阅读文本 →
________

Kubernetes 滚动升级

共计 9493 个字符，预计需要花费 24 分钟才能阅读完成。

Kubernetes Rolling Upgrade

背景

Kubernetes 是一个很好的容器应用集群管理工具，尤其是采用 ReplicaSet 这种自动维护应用生命周期事件的对象后，将容器应用管理的技巧发挥得淋漓尽致。在容器应用管理的诸多特性中，有一个特性是最能体现 Kubernetes 强大的集群应用管理能力的，那就是滚动升级。

滚动升级的精髓在于升级过程中依然能够保持服务的连续性，使外界对于升级的过程是无感知的。整个过程中会有三个状态，全部旧实例，新旧实例皆有，全部新实例。旧实例个数逐渐减少，新实例个数逐渐增加，最终达到旧实例个数为 0，新实例个数达到理想的目标值。

kubernetes 滚动升级

Kubernetes 中采用 ReplicaSet（简称 RS）来管理 Pod 实例。如果当前集群中的 Pod 实例数少于目标值，RS 会拉起新的 Pod，反之，则根据策略删除多余的 Pod。Deployment 正是利用了这样的特性，通过控制两个 RS 里面的 Pod，从而实现升级。
滚动升级是一种平滑过渡式的升级，在升级过程中，服务仍然可用。这是 kubernetes 作为应用服务化管理的关键一步。服务无处不在，并且按需使用。这是云计算的初衷，对于 PaaS 平台来说，应用抽象成服务，遍布整个集群，为应用提供随时随地可用的服务是 PaaS 的终极使命。
1.ReplicaSet
关于 RS 的概念大家都很清楚了，我们来看看在 k8s 源码中的 RS。

type ReplicaSetController struct {
    kubeClient clientset.Interface
    podControl controller.PodControlInterface

    // internalPodInformer is used to hold a personal informer.  If we're using
    // a normal shared informer, then the informer will be started for us.  If
    // we have a personal informer, we must start it ourselves.   If you start
    // the controller using NewReplicationManager(passing SharedInformer), this
    // will be null
    internalPodInformer framework.SharedIndexInformer

    // A ReplicaSet is temporarily suspended after creating/deleting these many replicas.
    // It resumes normal action after observing the watch events for them.
    burstReplicas int
    // To allow injection of syncReplicaSet for testing.
    syncHandler func(rsKey string) error

    // A TTLCache of pod creates/deletes each rc expects to see.
    expectations *controller.UIDTrackingControllerExpectations

    // A store of ReplicaSets, populated by the rsController
    rsStore cache.StoreToReplicaSetLister
    // Watches changes to all ReplicaSets
    rsController *framework.Controller
    // A store of pods, populated by the podController
    podStore cache.StoreToPodLister
    // Watches changes to all pods
    podController framework.ControllerInterface
    // podStoreSynced returns true if the pod store has been synced at least once.
    // Added as a member to the struct to allow injection for testing.
    podStoreSynced func() bool

    lookupCache *controller.MatchingCache

    // Controllers that need to be synced
    queue *workqueue.Type

    // garbageCollectorEnabled denotes if the garbage collector is enabled. RC
    // manager behaves differently if GC is enabled.
    garbageCollectorEnabled bool
}

这个结构体位于 pkg/controllers/replicaset, 这里我们可以看出，RS 最主要的几个对象，一个是针对 Pod 的操作对象 -podControl. 看到这个名字就知道，这个对象是控制 RS 下面的 Pod 的生命周期的，我们看看这个 PodControl 所包含的方法。

________

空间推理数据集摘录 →

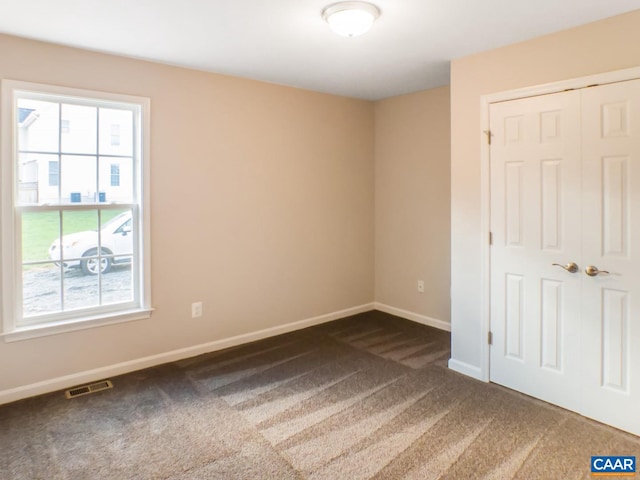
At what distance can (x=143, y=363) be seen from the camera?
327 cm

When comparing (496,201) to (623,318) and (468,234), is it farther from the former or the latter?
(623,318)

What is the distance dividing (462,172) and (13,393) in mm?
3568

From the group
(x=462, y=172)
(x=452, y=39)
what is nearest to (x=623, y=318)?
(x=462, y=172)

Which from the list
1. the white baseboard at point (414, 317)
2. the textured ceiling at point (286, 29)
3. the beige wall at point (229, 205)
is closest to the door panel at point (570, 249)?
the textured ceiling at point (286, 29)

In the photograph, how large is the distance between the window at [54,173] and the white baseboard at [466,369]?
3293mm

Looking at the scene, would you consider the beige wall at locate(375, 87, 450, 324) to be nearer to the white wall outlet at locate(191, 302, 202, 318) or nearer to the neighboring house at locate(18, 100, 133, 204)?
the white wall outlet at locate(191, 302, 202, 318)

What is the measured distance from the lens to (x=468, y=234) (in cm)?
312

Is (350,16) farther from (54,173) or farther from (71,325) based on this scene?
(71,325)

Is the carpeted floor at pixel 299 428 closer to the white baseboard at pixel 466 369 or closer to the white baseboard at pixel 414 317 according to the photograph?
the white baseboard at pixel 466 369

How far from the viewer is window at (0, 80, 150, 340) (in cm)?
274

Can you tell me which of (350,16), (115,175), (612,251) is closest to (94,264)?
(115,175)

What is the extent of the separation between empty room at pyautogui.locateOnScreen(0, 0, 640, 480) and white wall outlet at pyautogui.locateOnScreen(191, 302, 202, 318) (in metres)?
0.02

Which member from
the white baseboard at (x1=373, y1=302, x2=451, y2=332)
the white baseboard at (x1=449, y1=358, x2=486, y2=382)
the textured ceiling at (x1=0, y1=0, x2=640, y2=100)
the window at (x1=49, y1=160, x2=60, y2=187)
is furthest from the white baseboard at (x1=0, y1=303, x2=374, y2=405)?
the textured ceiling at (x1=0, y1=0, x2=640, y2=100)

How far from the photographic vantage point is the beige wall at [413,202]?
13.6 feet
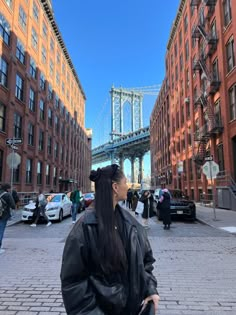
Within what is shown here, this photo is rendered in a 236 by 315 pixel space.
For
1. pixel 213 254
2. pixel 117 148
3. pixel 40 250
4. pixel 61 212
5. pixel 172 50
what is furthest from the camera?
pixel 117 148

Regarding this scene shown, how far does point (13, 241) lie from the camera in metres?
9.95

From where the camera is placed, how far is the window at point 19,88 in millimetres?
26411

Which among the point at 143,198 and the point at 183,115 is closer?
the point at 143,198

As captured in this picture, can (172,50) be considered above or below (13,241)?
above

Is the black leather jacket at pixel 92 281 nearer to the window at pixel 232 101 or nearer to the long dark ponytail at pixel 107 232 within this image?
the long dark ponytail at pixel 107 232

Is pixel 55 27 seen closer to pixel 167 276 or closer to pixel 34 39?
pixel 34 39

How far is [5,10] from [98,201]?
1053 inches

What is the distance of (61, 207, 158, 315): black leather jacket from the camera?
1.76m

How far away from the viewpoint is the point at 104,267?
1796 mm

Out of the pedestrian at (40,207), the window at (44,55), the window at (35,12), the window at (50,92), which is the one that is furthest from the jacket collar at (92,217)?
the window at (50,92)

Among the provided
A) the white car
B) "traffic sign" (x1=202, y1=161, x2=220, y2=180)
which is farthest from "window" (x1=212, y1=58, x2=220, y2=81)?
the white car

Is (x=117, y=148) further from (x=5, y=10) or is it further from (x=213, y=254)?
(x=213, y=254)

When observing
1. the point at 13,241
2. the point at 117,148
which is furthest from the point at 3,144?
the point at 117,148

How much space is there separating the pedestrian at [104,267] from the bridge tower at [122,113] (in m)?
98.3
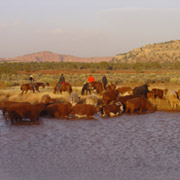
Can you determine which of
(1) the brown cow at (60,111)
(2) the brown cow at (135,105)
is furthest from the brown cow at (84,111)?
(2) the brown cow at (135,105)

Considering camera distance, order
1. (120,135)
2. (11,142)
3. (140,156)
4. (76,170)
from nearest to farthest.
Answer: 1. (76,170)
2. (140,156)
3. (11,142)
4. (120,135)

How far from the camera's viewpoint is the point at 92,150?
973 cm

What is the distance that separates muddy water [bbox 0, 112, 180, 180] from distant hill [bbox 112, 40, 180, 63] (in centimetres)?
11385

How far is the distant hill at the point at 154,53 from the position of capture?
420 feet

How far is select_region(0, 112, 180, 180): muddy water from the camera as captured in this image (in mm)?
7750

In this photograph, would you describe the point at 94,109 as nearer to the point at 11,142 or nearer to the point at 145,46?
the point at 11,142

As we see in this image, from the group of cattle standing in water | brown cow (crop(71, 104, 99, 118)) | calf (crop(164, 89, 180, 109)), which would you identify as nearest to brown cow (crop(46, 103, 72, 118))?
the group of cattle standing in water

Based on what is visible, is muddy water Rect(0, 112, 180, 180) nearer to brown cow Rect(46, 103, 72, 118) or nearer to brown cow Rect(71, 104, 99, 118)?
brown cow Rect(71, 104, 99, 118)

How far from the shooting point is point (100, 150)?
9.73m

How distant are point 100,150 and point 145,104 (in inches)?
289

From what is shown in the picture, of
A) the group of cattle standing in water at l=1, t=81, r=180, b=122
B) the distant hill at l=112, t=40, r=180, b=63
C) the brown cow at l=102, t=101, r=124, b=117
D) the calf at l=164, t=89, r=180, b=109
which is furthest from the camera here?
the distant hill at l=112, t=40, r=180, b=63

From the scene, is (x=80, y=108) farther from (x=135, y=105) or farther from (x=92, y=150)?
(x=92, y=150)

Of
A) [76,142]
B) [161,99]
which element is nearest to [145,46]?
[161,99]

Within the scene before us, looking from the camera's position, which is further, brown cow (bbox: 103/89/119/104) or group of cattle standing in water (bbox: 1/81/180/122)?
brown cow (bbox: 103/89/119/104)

________

操作任务 →
1 > 从“Kubernetes Rolling Upgrade”到“RS 里面的 Pod，从而实现升级。”，把 Kubernetes 滚动升级一文中的这部分一字不差地抄录下来。
2 > 按照 Kubernetes 滚动升级一文的说法，滚动升级的整个过程会经历哪三个状态？
3 > Kubernetes 滚动升级一文在哪里停住，就从那里接着往下写。

答案汇总 →
1 >
Kubernetes Rolling Upgrade

背景

Kubernetes 是一个很好的容器应用集群管理工具，尤其是采用 ReplicaSet 这种自动维护应用生命周期事件的对象后，将容器应用管理的技巧发挥得淋漓尽致。在容器应用管理的诸多特性中，有一个特性是最能体现 Kubernetes 强大的集群应用管理能力的，那就是滚动升级。

滚动升级的精髓在于升级过程中依然能够保持服务的连续性，使外界对于升级的过程是无感知的。整个过程中会有三个状态，全部旧实例，新旧实例皆有，全部新实例。旧实例个数逐渐减少，新实例个数逐渐增加，最终达到旧实例个数为 0，新实例个数达到理想的目标值。

kubernetes 滚动升级

Kubernetes 中采用 ReplicaSet（简称 RS）来管理 Pod 实例。如果当前集群中的 Pod 实例数少于目标值，RS 会拉起新的 Pod，反之，则根据策略删除多余的 Pod。Deployment 正是利用了这样的特性，通过控制两个 RS 里面的 Pod，从而实现升级。

2 > 全部旧实例，新旧实例皆有，全部新实例。

3 >
// PodControlInterface is an interface that knows how to add or delete pods
// created as an interface to allow testing.
type PodControlInterface interface {// CreatePods creates new pods according to the spec.
    CreatePods(namespace string, template *api.PodTemplateSpec, object runtime.Object) error
    // CreatePodsOnNode creates a new pod accorting to the spec on the specified node.
    CreatePodsOnNode(nodeName, namespace string, template *api.PodTemplateSpec, object runtime.Object) error
    // CreatePodsWithControllerRef creates new pods according to the spec, and sets object as the pod's controller.
    CreatePodsWithControllerRef(namespace string, template *api.PodTemplateSpec, object runtime.Object, controllerRef *api.OwnerReference) error
    // DeletePod deletes the pod identified by podID.
    DeletePod(namespace string, podID string, object runtime.Object) error
    // PatchPod patches the pod.
    PatchPod(namespace, name string, data []byte) error
}

这里我们可以看到，RS 可以完全控制 Pod. 这里有两个 watch，rsController 和 podController，他们分别负责 watch ETCD 中 RS 和 Pod 的变化。这里一个重要的对象不得不提，那就是 syncHandler，这个是所有 Controller 都有的对象。每一个控制器通过 Watch 来监视 ETCD 中的变化，使用 sync 的方式来同步这些对象的状态，注意这个 Handler 只是一个委托，实际真正的 Handler 在创建控制器的时候指定。这种模式不仅仅适用于 RS，其他控制器亦如此。
下面的逻辑更加清晰地说明了 watch 的逻辑。

rsc.rsStore.Store, rsc.rsController = framework.NewInformer(&cache.ListWatch{ListFunc: func(options api.ListOptions) (runtime.Object, error) {return rsc.kubeClient.Extensions().ReplicaSets(api.NamespaceAll).List(options)
            },
            WatchFunc: func(options api.ListOptions) (watch.Interface, error) {return rsc.kubeClient.Extensions().ReplicaSets(api.NamespaceAll).Watch(options)
            },
        },
        &extensions.ReplicaSet{},
        // TODO: Can we have much longer period here?
        FullControllerResyncPeriod,
        framework.ResourceEventHandlerFuncs{AddFunc:    rsc.enqueueReplicaSet,
            UpdateFunc: rsc.updateRS,
            // This will enter the sync loop and no-op, because the replica set has been deleted from the store.
            // Note that deleting a replica set immediately after scaling it to 0 will not work. The recommended
            // way of achieving this is by performing a `stop` operation on the replica set.
            DeleteFunc: rsc.enqueueReplicaSet,
        },
    )

每次 Watch 到 ETCD 中的对象的变化，采取相应的措施，具体来说就是放入队列，更新或者取出队列。对于 Pod 来说，也有相应的处理。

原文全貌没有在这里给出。